Passage.
Cash and Cash Equivalents

The Company considers all short-term investments with an original maturity of three months or less when purchased to be cash equivalents. As of March 31, 2025, the Company had cash of $288,466 and cash equivalents of $114,911,897, for total cash and cash equivalents of $115,200,363. As of December 31, 2024, the Company had cash and cash equivalents totaling $117,521,935.

Fixed Assets, Net of Accumulated Depreciation

Property and equipment are stated at cost less depreciation and impairment losses, if any. Because the Company and Seller are entities under common control, the Property was initially recorded on our Consolidated Balance Sheets at the Seller’s cost less accumulated depreciation. Property and equipment are stated at cost less accumulated depreciation and impairment losses, if any. Because the Company and the Seller are entities under common control, the Property was initially recorded on the Company’s Consolidated Balance Sheets at the Seller’s historical cost less accumulated depreciation. The difference between the purchase consideration and the carrying value of the Property was recorded as an adjustment to accumulated deficit.

Depreciation is recorded on a straight-line basis over useful lives ranging from 3 to 40 years. Repair and maintenance costs are charged to expense when incurred. Renewals and improvements that add value or extend the asset’s useful life are capitalized.

Revenue Recognition

In general, the Company commences rental revenue recognition when the tenant takes possession of the leased space and the leased space is substantially ready for its intended use. Contractual rental revenue is reported on a straight-line basis over the term of the lease. Rent Receivable, as reported on the Consolidated Balance Sheets, represents cumulative rental income earned in excess of rent payments received pursuant to the terms of the lease agreement.

Given entries.
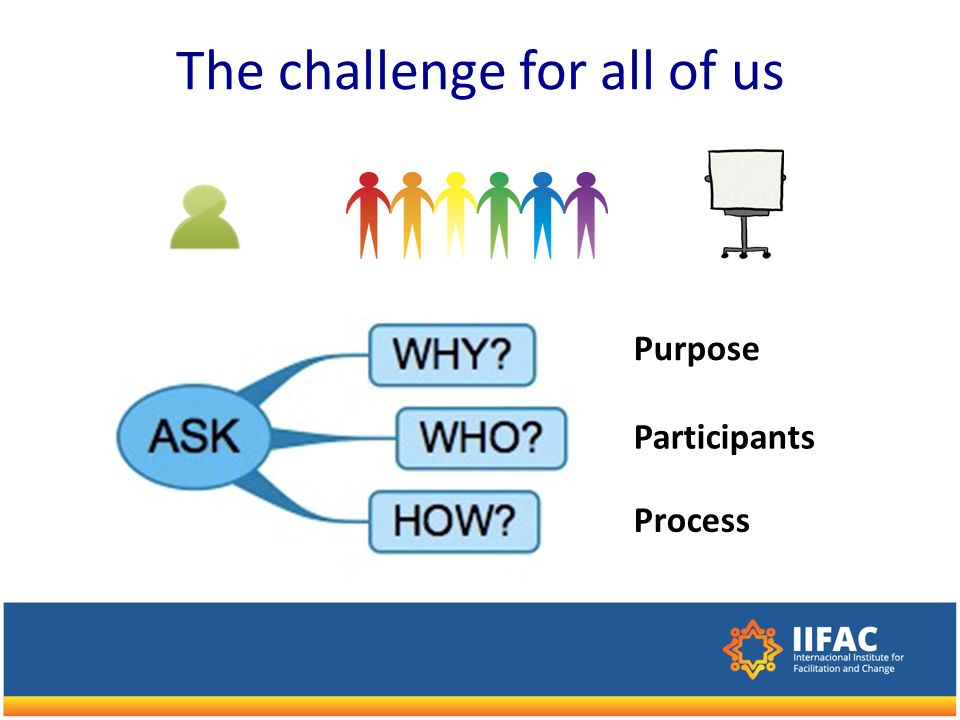 The challenge for all of us

ASK

WHY?

WHO?

HOW?

Purpose

Participants

Process

IIFAC
Internacional Institute for Facilitation and Change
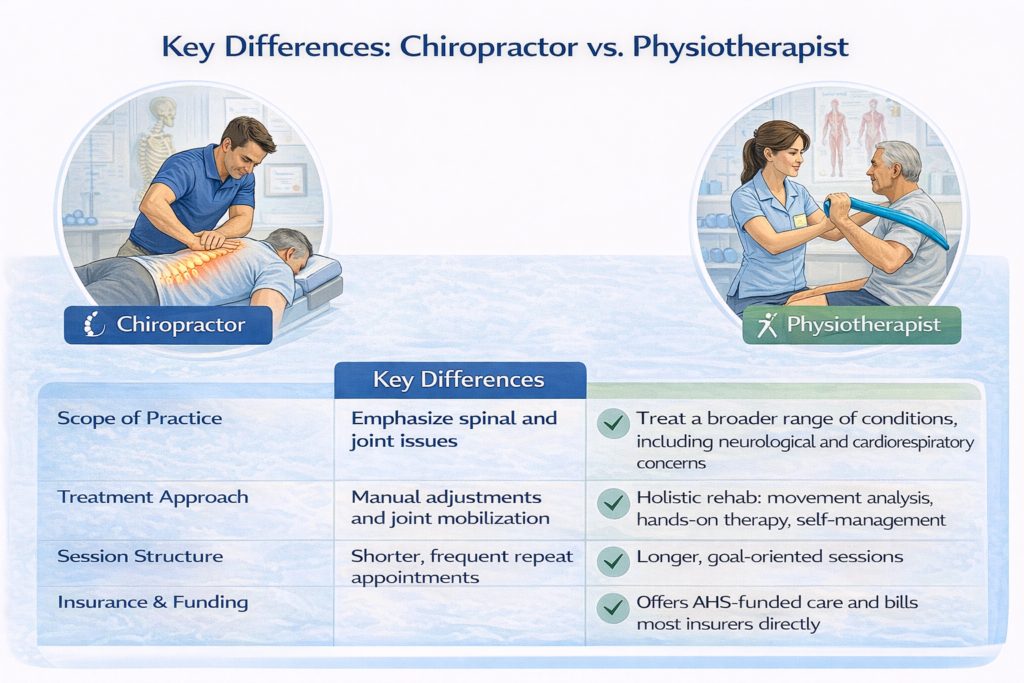 Key Differences: Chiropractor vs. Physiotherapist

Chiropractor

Physiotherapist

| | Key Differences | |
|---|---|---|
| Scope of Practice | Emphasize spinal and joint issues | Treat a broader range of conditions, including neurological and cardiorespiratory concerns |
| Treatment Approach | Manual adjustments and joint mobilization | Holistic rehab: movement analysis, hands-on therapy, self-management |
| Session Structure | Shorter, frequent repeat appointments | Longer, goal-oriented sessions |
| Insurance & Funding | | Offers AHS-funded care and bills most insurers directly |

Tasks and exercises.
1. Do these statements agree with the accounting policies passage? Answer yes or no for each, and quote the words that decide it.
(a) Depreciation is recorded on a straight-line basis over useful lives of 3 to 40 years.
(b) Repair and maintenance costs are capitalized.
(c) As of December 31, 2024, cash and cash equivalents totaled $115,200,363.
2. Can you copy the accounting policies passage word for word, from "Property and equipment are stated at cost less depreciation" to "to accumulated deficit."?
Answer from the accounting policies passage alone, not from the rows.

Outputs for the tasks.
1.
(a) Yes: "Depreciation is recorded on a straight-line basis over useful lives ranging from 3 to 40 years."
(b) No: "Repair and maintenance costs are charged to expense when incurred."
(c) No: "As of December 31, 2024, the Company had cash and cash equivalents totaling $117,521,935."

2.
Property and equipment are stated at cost less depreciation and impairment losses, if any. Because the Company and Seller are entities under common control, the Property was initially recorded on our Consolidated Balance Sheets at the Seller’s cost less accumulated depreciation. Property and equipment are stated at cost less accumulated depreciation and impairment losses, if any. Because the Company and the Seller are entities under common control, the Property was initially recorded on the Company’s Consolidated Balance Sheets at the Seller’s historical cost less accumulated depreciation. The difference between the purchase consideration and the carrying value of the Property was recorded as an adjustment to accumulated deficit.